The soldiers of the devil march into battle with guns and swords. The soldiers of God march into battle with kindness. The sword may oust a tyrant, but only by making the one who wields it into a tyrant. A bombing may inspire men to revolution, but only to a violent revolution; and a violent revolution to install a violent regime. A person who knows that his beliefs are true rarely lies; he does not need to lie. A person whose belief is truth never lies; any lie weakens his position. A person whose cause is compassionate will benefit from compassionate acts, but a person whose cause is compassion will not benefit from any uncompassionate act. A person whose cause is consistent with freedom will benefit from freeing men, but a person whose cause is freedom will never benefit from enslaving them.
Property has got to die, and not just in the minds of the people; we must have property’s teeth out. That means the abolition of the state, the violent wing of the bourgeoisie infrastructure. Pacifism must be anarchist if it is to be meaningfully pacifist at all, unless one class’s systematic use of standing armies, beatings, imprisonments, shootings, executions, and tear gassings to forcibly dominate another is no longer to be called violent. To imagine oneself a pacifist simply because one accepts only the violence of the military and the police is to conformistically fawn over power in the admiration of stasis, posturing as a servile lackey to oppressors and affirming their founding tenet that it is might which makes right. And anarchism for its part must be pacifist if it is to be meaningfully anarchist, as no noncoercive society can be established through coercion. If coercion was necessary to establish it, then it will be necessary to sustain it. If it is not continued, then no sooner will it be withdrawn than society return to its prior condition.

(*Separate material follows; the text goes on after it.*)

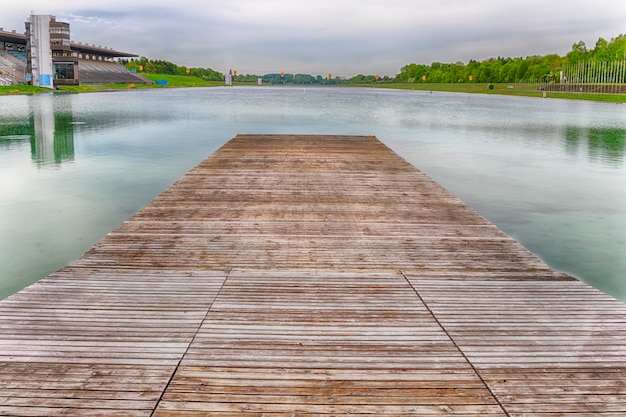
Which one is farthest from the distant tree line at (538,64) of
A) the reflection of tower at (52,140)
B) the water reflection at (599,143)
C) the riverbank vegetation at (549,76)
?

It has never been the right time to good. It will never be the right time to do good. All good that has ever been done has been done at the wrong time- at an inconvenient time and far too early an hour, years before society was prepared. Fools that we are, we rarely ask: how can it be the wrong time to do what is right?
Doing what is right is beneficial to my soul, and the benefit of my soul is not detrimental to yours. What else matters, by comparison? I would scarcely sacrifice the benefit of my soul for the stability of society. And even if I were mad enough to value the world more than my soul, I would still be relying on causality to plead my case against God; yet God owns causality.
Here is a useful litmus test: if after an hour of conversation you find yourself arguing that justice and care are impossible, love is insufficiently just, morality is outside of our grasp, Jesus is wrong, and atrocities which you admit to be horrific are justifiable in the name of the greater good, then the thing which you are trying to justify is probably evil. If after an hour you find the person with whom you are speaking appealing to your senses of empathy, mercy, and compassion, and attempting to humanize others in your mind, then the thing which they are trying to convince you to do is probably good.
God is perfectly capable of killing his own enemies.
The new covenant is here. There is no sense in ignoring what it says because it is not what the old covenant says. All orders are legitimate, but do not think that you will escape your court martial for following someone else’s orders while neglecting your own because all orders are legitimate. Other’s orders are legitimate for them- yours for you.
Is the thing which you want to do more just than Peter’s attempt to prevent the crucifixion?
Freedom is inextricably tied to satisfaction. One of the strange paradoxes of life is that the chief thing which people will fight for the freedom to do is establish intimacy with others- and thereby necessarily limit their future choices. If freedom arises it immediately dies, replaced by love, and yet love cannot be established in any other way; it simultaneously requires as a predicate and by its very operation nullifies freedom. Many, when asked what they truly desire, will reply “the freedom to do what I want.” But asked what, exactly, that should happen to be, they can in all sincerity answer only “to obtain the freedom to do what I want.” It is no uncommon occurance that the ends we gain should be only representations of the means we use, or that the struggle to define ourselves should finally becomes our definition. But the motivation that arises from the pursuit of freedom for itself seeks only the elimination of constraints, which applied to the mind means the elimination of goals; gathering for oneself a form of power while simultaneously disavowing any purpose for which this power might be used. It is a form of nihilism which, in the pursuit of satisfaction, gives up satisfaction. But the man who is satisfied does not desire freedom for the sake of freedom, he desires freedom for the sake of that which he wants to do. He needs freedom, not so that he can become no more likely to do one thing than another, but precisely because he is determined to do one thing, and without his freedom he cannot do it. He needs it so that his love for others may rise up and constrain his options to a single necessity- the right choice. Freedom is not “freedom from the obligation to do good, as enforced by the authorities,” but rather “freedom to do good, unhindered by authorities who would surely try to stop you.”
The system is unworthy of your faith. It doesn’t care about you.